It was full now. Every corner of my mind was packed with knowledge I hadn't earned. Futures I hadn't lived. Memories that weren't mine. The ghost-taste of a consciousness that had crossed the spaces between worlds to reach me lingered on whatever passed for a tongue in this void.

Azurene.

I'm here. Her voice was exhausted. Frightened. Changed in ways I couldn't name yet. I'm here. I'm sorry. I didn't mean to... it was inside you. It was hurting you. I had to...

It's okay.

It's not okay. Through the bond, I felt her trembling. I ate it. I ate a soul. It was trying to help you and I ate it and now it's...

Dead. Yes.

Silence stretched between us. The bond hummed with shared trauma; whatever she'd experienced during the consumption had left marks on her too. She knew what I knew now. Not all of it; the information was too vast for that; but echoes. Fragments. Enough to understand that everything had changed.

What do we do? she asked finally.
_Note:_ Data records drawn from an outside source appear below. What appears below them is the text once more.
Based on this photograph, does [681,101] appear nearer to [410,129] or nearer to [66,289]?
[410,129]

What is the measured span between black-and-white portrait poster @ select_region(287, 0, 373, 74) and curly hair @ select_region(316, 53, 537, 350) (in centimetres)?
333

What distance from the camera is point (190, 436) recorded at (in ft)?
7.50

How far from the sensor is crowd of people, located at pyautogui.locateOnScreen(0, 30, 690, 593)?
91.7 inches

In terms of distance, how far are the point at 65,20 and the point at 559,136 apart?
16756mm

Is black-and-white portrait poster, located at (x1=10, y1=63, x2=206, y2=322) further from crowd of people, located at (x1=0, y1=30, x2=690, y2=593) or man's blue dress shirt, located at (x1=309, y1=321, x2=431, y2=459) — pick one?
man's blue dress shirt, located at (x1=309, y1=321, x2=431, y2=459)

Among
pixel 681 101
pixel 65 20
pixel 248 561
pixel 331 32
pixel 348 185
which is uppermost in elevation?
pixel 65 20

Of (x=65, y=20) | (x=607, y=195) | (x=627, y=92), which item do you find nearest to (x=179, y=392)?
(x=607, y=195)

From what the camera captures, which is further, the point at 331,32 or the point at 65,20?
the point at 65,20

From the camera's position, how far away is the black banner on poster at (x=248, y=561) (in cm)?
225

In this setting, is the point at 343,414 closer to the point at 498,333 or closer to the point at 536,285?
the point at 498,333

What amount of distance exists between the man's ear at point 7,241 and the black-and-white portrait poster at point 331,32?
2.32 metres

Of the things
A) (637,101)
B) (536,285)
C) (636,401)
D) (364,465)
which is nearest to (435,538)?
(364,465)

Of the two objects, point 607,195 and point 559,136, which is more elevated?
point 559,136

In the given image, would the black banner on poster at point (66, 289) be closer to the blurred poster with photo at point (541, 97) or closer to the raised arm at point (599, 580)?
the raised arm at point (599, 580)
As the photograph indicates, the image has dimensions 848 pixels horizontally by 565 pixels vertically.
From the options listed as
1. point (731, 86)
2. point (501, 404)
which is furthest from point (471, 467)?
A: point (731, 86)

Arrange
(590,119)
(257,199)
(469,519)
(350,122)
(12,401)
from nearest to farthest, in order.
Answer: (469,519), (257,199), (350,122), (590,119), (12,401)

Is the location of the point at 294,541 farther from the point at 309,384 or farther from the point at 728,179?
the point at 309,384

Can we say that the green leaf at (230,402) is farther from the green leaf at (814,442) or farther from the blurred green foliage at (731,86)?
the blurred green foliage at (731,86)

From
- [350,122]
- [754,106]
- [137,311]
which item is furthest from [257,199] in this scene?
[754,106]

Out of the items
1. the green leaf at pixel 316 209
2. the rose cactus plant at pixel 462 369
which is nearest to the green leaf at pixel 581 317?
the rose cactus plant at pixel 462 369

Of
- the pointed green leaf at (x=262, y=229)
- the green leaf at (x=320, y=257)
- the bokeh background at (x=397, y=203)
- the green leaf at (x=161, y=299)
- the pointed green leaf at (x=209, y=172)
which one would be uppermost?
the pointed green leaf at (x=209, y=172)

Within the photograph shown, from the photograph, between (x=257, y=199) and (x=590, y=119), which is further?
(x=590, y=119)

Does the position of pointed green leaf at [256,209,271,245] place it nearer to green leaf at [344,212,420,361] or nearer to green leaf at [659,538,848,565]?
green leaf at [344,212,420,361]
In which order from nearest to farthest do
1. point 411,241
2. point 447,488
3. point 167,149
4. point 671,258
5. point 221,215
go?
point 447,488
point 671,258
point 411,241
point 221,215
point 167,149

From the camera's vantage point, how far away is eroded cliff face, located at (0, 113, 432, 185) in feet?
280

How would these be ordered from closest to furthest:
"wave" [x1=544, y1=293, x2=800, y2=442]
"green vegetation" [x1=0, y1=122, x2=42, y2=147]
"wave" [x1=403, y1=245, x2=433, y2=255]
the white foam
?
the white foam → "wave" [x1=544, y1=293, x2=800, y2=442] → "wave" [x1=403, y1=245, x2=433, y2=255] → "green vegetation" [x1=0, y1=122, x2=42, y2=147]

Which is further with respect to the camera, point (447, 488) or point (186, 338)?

A child's question from a dragon who had just devoured something older than our civilization.

I don't know yet.

The void pressed around me. Not hostile. Just present. Waiting for whatever came next.

But I think, I continued slowly, I think we need to wake up.

Yes. Okay. Yes.

I felt Azurene reaching for me through the bond. Not the desperate grab from before. Something gentler now. A guide rope pulling me toward light I couldn't see.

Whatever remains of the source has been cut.